Eymerich haussa les épaules. « Épargnez-moi vos lamentations. Je sais que d’autres faqih

— Si vous me permettez, au pluriel on dit fuqaha.

— Peu m’importe. Je sais que plusieurs de vos soi-disant juristes ont été assassinés. Je veux savoir combien et comment. »

Le cadi soupira. De toute évidence il comprenait que, face à un interlocuteur de ce genre, il était inutile de tergiverser. « Quatre, malheureusement. Quant à la manière dont ils sont morts, je désirerais moi aussi en savoir davantage. Certains parlent de lumières dans le ciel, d’autres d’hommes au museau de chien, comme dans le cas du pauvre Ibn al-Faradi, d’autres encore de créatures énormes et noires comme la nuit. Les rares témoins sont – et c’est regrettable – devenus presque fous, et il est impossible de les interroger. »

Eymerich opina. « Donc, comme je le soupçonnai, l’origine de ces homicides est bien la même. À présent, dites-moi : les cadavres, dans quel état les a-t-on trouvés ?

— Presque entièrement vidés. » Les traits flasques du cadi se contractèrent en une expression douloureuse. « Quelqu’un leur avait ouvert le dos, brisé les vertèbres et emporté les poumons.

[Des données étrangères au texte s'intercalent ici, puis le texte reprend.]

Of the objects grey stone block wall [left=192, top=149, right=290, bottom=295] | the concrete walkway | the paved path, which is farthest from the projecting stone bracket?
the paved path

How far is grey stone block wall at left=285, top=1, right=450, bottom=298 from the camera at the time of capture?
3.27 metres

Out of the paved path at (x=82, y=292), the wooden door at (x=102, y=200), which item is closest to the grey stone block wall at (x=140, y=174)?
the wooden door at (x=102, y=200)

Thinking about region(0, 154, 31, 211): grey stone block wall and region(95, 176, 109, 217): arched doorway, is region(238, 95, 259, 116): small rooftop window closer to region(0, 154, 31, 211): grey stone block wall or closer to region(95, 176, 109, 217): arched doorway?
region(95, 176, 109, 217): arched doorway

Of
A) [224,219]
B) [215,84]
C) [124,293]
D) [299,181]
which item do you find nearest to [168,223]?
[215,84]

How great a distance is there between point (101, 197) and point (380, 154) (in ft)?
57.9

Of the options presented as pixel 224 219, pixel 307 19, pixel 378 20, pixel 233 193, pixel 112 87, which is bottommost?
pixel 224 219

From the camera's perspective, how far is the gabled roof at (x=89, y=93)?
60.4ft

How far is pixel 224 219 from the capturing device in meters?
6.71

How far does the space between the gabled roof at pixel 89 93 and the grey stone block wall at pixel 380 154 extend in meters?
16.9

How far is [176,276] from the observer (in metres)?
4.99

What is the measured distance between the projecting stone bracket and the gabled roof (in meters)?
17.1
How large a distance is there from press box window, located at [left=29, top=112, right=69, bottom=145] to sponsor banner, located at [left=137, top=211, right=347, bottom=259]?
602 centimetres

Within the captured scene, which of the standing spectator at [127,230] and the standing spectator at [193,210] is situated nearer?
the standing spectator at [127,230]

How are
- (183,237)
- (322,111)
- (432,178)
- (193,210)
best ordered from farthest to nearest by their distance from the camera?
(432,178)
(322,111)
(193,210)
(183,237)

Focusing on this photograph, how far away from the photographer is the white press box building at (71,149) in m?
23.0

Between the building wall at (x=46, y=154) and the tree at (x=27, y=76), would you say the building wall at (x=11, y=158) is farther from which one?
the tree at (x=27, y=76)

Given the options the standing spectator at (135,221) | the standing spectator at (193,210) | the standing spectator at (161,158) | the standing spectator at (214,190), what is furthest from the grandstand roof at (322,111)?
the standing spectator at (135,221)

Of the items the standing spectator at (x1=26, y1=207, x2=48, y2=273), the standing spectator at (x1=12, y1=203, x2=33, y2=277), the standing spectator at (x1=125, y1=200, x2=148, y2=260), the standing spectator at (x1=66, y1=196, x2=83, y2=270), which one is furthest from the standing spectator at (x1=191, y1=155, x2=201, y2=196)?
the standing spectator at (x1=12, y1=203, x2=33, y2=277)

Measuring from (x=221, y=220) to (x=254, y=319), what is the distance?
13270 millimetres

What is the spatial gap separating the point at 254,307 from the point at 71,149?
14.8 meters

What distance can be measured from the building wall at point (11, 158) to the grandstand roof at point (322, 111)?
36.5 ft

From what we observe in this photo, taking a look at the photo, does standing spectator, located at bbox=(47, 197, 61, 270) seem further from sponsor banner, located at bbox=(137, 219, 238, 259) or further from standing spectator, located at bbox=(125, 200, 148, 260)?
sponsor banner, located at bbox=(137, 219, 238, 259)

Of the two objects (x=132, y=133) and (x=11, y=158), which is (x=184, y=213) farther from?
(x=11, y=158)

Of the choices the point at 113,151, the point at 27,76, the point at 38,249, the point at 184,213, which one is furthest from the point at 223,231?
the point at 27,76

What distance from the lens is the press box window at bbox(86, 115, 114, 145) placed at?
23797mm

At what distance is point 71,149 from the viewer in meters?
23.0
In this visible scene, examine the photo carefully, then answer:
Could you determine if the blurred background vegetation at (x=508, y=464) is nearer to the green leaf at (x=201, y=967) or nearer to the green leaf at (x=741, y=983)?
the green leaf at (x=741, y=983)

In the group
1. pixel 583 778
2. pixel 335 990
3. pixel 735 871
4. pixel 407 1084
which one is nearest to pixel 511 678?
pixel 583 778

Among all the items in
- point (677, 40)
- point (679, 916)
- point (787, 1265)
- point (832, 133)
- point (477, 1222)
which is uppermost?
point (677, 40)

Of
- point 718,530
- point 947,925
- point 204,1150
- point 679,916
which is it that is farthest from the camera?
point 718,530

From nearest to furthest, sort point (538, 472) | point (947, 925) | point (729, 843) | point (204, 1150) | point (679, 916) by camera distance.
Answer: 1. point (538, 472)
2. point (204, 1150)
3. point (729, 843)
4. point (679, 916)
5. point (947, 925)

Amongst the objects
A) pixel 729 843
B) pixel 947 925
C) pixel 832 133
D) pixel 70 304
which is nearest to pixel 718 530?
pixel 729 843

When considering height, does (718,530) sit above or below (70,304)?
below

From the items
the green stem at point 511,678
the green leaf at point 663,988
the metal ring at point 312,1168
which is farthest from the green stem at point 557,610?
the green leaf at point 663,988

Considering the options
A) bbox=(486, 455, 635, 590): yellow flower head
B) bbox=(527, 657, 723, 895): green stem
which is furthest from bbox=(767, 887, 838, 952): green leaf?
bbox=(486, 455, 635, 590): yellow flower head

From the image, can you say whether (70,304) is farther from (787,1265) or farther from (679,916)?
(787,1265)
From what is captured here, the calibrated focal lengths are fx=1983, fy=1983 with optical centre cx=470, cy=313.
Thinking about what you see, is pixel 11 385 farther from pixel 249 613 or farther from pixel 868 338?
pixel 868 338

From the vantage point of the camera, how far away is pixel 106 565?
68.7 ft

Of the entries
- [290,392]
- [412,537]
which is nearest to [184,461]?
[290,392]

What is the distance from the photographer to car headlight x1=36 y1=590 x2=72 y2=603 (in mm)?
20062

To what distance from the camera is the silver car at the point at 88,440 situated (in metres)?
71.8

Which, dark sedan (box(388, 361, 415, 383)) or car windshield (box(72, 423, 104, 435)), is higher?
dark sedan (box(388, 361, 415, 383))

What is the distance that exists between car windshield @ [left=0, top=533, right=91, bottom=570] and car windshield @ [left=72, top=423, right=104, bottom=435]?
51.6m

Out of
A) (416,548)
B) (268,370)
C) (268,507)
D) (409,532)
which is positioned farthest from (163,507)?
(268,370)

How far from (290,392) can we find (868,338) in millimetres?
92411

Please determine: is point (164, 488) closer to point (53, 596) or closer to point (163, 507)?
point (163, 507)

Une horreur encore jamais vue.

— Oui, encore jamais vue, répéta Eymerich, pensif. Savez-vous si on leur a volé quelque chose ?

— Non. Les biens de mes amis étaient intacts. Du reste, avec ce que nous devons payer à votre roi si sage afin qu’il nous soit permis de conserver nos coutumes et notre foi, aucun de nous ne peut se dire riche. »

L’inquisiteur haussa les épaules. « Pour Pierre IV tout peut se marchander, y compris la liberté d’adorer un faux dieu. Évitez de prétendre que vous êtes pauvre. Votre maison le dément. » Il arrêta d’un geste irrité les protestations qui allaient jaillir des lèvres humides du cadi. « Je ne faisais pas seulement référence aux joyaux et autres choses précieuses. Savez-vous si on a emporté un certain livre ? »

Dans les yeux du musulman perça une expression alarmée. « Un livre ? demanda-t-il avec un léger balbutiement. Mais, seigneur, qui tuerait un homme pour lui voler un livre ? »

Eymerich exulta en son for intérieur. Il avait de toute évidence touché un point que le cadi entendait garder secret. Il le tenait désormais à sa merci. « On m’a informé que l’assassin de vos amis s’était emparé d’un texte de magie, mentit-il. Un ouvrage blasphématoire connu sous le nom de Picatrix, mais que vous appelez… »

Le cadi, en proie à une panique évidente, baissa la voix. « Ghayat al-Hakim, « La Fin du sage ». Comment savez-vous que les fuqaha tués en possédaient un exemplaire ?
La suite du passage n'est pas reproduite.